▶ [Work instructions]:
Write out the entries again exactly as they are given.
+--
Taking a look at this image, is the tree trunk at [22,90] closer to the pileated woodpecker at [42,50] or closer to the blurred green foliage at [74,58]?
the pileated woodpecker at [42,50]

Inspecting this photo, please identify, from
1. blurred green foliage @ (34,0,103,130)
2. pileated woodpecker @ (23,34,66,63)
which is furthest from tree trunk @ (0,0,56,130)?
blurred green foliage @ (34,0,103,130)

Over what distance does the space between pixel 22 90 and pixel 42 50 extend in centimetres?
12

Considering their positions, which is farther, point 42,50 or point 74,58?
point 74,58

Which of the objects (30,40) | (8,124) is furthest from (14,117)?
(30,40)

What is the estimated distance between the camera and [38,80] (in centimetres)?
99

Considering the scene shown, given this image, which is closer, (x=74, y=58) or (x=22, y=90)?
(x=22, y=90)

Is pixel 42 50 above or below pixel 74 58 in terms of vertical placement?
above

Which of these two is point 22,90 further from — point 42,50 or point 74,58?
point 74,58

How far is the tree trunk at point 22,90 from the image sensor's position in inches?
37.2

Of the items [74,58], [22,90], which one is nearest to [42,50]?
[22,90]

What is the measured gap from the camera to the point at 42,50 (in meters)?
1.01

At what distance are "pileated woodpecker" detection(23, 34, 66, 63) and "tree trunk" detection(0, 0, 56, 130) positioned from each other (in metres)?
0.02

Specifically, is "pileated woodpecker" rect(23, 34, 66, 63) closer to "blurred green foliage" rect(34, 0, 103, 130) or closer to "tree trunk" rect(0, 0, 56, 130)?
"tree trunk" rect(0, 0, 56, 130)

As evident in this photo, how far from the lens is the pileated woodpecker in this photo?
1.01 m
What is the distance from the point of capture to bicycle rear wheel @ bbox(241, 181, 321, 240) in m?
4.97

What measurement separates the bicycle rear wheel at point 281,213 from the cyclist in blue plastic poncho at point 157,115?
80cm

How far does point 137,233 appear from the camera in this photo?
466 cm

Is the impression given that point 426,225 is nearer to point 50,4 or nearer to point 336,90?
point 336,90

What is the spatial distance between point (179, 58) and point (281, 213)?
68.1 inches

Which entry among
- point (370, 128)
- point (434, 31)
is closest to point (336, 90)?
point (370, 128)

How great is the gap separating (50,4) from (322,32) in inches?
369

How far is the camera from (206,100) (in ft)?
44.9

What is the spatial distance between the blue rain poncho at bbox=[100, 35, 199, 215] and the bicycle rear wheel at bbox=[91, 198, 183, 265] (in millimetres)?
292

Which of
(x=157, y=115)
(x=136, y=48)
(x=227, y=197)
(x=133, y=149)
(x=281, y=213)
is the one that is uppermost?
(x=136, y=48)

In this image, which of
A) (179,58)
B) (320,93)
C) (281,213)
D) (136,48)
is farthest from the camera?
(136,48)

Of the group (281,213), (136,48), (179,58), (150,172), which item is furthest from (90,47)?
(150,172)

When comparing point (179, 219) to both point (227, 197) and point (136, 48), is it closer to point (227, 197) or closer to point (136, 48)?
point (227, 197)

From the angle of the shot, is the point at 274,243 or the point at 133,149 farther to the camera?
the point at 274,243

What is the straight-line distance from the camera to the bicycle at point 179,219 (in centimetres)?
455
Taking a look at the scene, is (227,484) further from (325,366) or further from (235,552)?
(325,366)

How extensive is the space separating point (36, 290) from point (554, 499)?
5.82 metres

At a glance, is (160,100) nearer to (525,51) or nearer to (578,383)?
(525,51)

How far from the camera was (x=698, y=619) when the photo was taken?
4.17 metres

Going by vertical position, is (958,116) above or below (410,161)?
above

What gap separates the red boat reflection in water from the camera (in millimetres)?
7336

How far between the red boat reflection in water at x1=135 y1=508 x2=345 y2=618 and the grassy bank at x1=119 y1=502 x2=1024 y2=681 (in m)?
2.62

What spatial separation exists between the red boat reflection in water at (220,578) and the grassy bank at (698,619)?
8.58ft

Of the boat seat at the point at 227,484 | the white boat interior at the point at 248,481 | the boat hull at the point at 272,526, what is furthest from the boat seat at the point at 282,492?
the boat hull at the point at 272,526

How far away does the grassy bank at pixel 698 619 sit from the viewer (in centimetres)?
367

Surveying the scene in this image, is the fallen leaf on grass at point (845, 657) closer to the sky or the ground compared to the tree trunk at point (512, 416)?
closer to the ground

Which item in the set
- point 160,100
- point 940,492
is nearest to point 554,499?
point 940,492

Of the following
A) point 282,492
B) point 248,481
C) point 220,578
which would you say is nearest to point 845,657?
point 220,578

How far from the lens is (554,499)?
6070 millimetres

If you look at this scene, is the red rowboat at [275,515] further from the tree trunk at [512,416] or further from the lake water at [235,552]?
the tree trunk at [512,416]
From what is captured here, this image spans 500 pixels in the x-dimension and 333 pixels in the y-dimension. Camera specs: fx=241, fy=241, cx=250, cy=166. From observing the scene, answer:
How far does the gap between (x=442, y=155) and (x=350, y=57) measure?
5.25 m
+--
▶ [Result]:
Taking a look at this image, is the tree trunk at [22,90] closer to the pileated woodpecker at [42,50] or closer to the blurred green foliage at [74,58]?
the pileated woodpecker at [42,50]

Inspecting this photo, please identify, from
1. blurred green foliage @ (34,0,103,130)
2. pileated woodpecker @ (23,34,66,63)
which is furthest from tree trunk @ (0,0,56,130)?
blurred green foliage @ (34,0,103,130)

Over what distance does the space between pixel 22 90 and pixel 42 50 extend in centimetres?
12

Considering their positions, which is farther, point 42,50 or point 74,58?
point 74,58

Which of the objects (30,40) | (8,124) is furthest from (14,117)?
(30,40)

What is the estimated distance between the camera and [38,80] (in centimetres)?
99

Considering the scene shown, given this image, which is closer, (x=74, y=58) or (x=22, y=90)?
(x=22, y=90)

Is pixel 42 50 above or below pixel 74 58 in terms of vertical placement?
above

Which of these two is point 22,90 further from — point 42,50 or point 74,58?
point 74,58

How far is the tree trunk at point 22,90 from the image sensor's position in inches?
37.2

Of the items [74,58], [22,90], which one is nearest to [42,50]?
[22,90]

What is the measured gap from the camera to the point at 42,50 (in meters)?
1.01

At what distance are "pileated woodpecker" detection(23, 34, 66, 63) and "tree trunk" detection(0, 0, 56, 130) positioned from each other (in metres)?
0.02

Specifically, is "pileated woodpecker" rect(23, 34, 66, 63) closer to "blurred green foliage" rect(34, 0, 103, 130) or closer to "tree trunk" rect(0, 0, 56, 130)?
"tree trunk" rect(0, 0, 56, 130)

As evident in this photo, how far from the lens is the pileated woodpecker in this photo?
1.01 m
What is the distance from the point of capture to bicycle rear wheel @ bbox(241, 181, 321, 240) in m?
4.97

What measurement separates the bicycle rear wheel at point 281,213 from the cyclist in blue plastic poncho at point 157,115?
80cm

How far does point 137,233 appear from the camera in this photo?
466 cm

Is the impression given that point 426,225 is nearer to point 50,4 or nearer to point 336,90?
point 336,90

What is the spatial distance between point (179, 58) and point (281, 213)?
68.1 inches

Which entry among
- point (370, 128)
- point (434, 31)
is closest to point (336, 90)?
point (370, 128)

How great is the gap separating (50,4) from (322,32) in inches?
369

How far is the camera from (206,100) (in ft)?
44.9

What is the spatial distance between the blue rain poncho at bbox=[100, 35, 199, 215] and the bicycle rear wheel at bbox=[91, 198, 183, 265] (in millimetres)?
292

Which of
(x=157, y=115)
(x=136, y=48)
(x=227, y=197)
(x=133, y=149)
(x=281, y=213)
is the one that is uppermost?
(x=136, y=48)

In this image, which of
A) (179,58)
B) (320,93)
C) (281,213)
D) (136,48)
is farthest from the camera?
(136,48)

Of the group (281,213), (136,48), (179,58), (150,172), which item is furthest from (90,47)?
(150,172)

When comparing point (179, 219) to both point (227, 197) and point (136, 48), is it closer to point (227, 197) or closer to point (136, 48)?
point (227, 197)

From the angle of the shot, is the point at 274,243 or the point at 133,149 farther to the camera?
the point at 274,243

What is the straight-line distance from the camera to the bicycle at point 179,219 (in centimetres)?
455
Taking a look at the scene, is (227,484) further from (325,366) or further from (235,552)?
(325,366)

How extensive is the space separating point (36, 290) from point (554, 499)?
5.82 metres

At a glance, is (160,100) nearer to (525,51) or nearer to (578,383)?
(525,51)

How far from the camera was (x=698, y=619) when the photo was taken?
4.17 metres

Going by vertical position, is (958,116) above or below (410,161)?
above

What gap separates the red boat reflection in water from the camera (in millimetres)?
7336

How far between the red boat reflection in water at x1=135 y1=508 x2=345 y2=618 and the grassy bank at x1=119 y1=502 x2=1024 y2=681 (in m)?
2.62

What spatial separation exists between the red boat reflection in water at (220,578) and the grassy bank at (698,619)?
8.58ft

Of the boat seat at the point at 227,484 | the white boat interior at the point at 248,481 | the boat hull at the point at 272,526, what is furthest from the boat seat at the point at 282,492?
the boat hull at the point at 272,526

How far away does the grassy bank at pixel 698 619 sit from the viewer (in centimetres)?
367

Surveying the scene in this image, is the fallen leaf on grass at point (845, 657) closer to the sky or the ground compared to the tree trunk at point (512, 416)?
closer to the ground

Which item in the set
- point 160,100
- point 940,492
is nearest to point 554,499?
point 940,492

Of the following
A) point 282,492
B) point 248,481
C) point 220,578
which would you say is nearest to point 845,657?
point 220,578

How far from the lens is (554,499)?
6070 millimetres

If you look at this scene, is the red rowboat at [275,515] further from the tree trunk at [512,416] or further from the lake water at [235,552]?
the tree trunk at [512,416]
From what is captured here, this image spans 500 pixels in the x-dimension and 333 pixels in the y-dimension. Camera specs: fx=241, fy=241, cx=250, cy=166. From observing the scene, answer:
How far does the gap between (x=442, y=155) and (x=350, y=57) measure?
5.25 m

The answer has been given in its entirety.